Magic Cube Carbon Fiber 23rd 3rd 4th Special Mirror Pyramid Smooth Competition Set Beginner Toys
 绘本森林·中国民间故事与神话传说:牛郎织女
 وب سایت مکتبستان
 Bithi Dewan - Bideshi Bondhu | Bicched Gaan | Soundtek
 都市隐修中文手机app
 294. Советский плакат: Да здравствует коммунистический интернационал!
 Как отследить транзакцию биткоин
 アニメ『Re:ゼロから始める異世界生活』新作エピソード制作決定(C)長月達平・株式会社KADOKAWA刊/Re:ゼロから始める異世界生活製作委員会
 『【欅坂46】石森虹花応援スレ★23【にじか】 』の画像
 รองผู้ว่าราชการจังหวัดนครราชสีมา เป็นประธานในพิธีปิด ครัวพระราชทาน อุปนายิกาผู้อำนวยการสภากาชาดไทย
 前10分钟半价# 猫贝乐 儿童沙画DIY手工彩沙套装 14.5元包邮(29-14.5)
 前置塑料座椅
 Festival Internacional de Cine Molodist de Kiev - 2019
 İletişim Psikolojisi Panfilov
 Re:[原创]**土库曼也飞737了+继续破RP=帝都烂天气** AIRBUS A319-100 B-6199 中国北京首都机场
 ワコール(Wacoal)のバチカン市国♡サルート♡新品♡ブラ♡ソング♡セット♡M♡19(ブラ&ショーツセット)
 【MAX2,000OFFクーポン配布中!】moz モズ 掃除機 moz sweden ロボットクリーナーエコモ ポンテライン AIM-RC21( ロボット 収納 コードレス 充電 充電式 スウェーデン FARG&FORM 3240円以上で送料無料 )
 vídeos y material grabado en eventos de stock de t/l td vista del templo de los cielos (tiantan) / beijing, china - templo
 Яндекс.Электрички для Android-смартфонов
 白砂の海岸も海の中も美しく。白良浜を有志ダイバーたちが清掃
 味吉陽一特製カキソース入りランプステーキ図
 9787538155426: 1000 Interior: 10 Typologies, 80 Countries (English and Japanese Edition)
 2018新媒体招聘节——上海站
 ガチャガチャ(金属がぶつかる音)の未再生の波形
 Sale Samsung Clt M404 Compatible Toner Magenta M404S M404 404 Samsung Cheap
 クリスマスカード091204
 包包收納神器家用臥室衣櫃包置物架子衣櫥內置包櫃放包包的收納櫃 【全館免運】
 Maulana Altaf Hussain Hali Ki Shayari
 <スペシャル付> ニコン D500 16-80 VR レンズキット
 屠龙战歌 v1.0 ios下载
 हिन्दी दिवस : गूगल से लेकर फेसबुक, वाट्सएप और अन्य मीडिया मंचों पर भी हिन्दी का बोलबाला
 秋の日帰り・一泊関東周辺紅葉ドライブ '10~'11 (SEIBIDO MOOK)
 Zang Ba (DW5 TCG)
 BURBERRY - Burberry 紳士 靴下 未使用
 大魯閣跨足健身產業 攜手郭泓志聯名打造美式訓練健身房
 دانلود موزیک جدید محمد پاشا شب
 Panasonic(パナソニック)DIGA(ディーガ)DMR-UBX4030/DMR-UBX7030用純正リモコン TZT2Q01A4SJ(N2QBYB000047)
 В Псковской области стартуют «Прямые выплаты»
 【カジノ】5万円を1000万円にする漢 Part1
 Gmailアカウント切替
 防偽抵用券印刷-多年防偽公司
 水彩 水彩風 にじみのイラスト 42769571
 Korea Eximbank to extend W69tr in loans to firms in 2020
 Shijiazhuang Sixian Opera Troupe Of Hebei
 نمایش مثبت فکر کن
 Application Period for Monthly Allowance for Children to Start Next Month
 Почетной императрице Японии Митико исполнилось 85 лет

——————

TASK STATEMENT: Your output should consist only of the lines from the one containing "防偽抵用券印刷-多年防偽公司" to the end of the records above, each retyped exactly.

COMPLETED TASK:
 防偽抵用券印刷-多年防偽公司
 水彩 水彩風 にじみのイラスト 42769571
 Korea Eximbank to extend W69tr in loans to firms in 2020
 Shijiazhuang Sixian Opera Troupe Of Hebei
 نمایش مثبت فکر کن
 Application Period for Monthly Allowance for Children to Start Next Month
 Почетной императрице Японии Митико исполнилось 85 лет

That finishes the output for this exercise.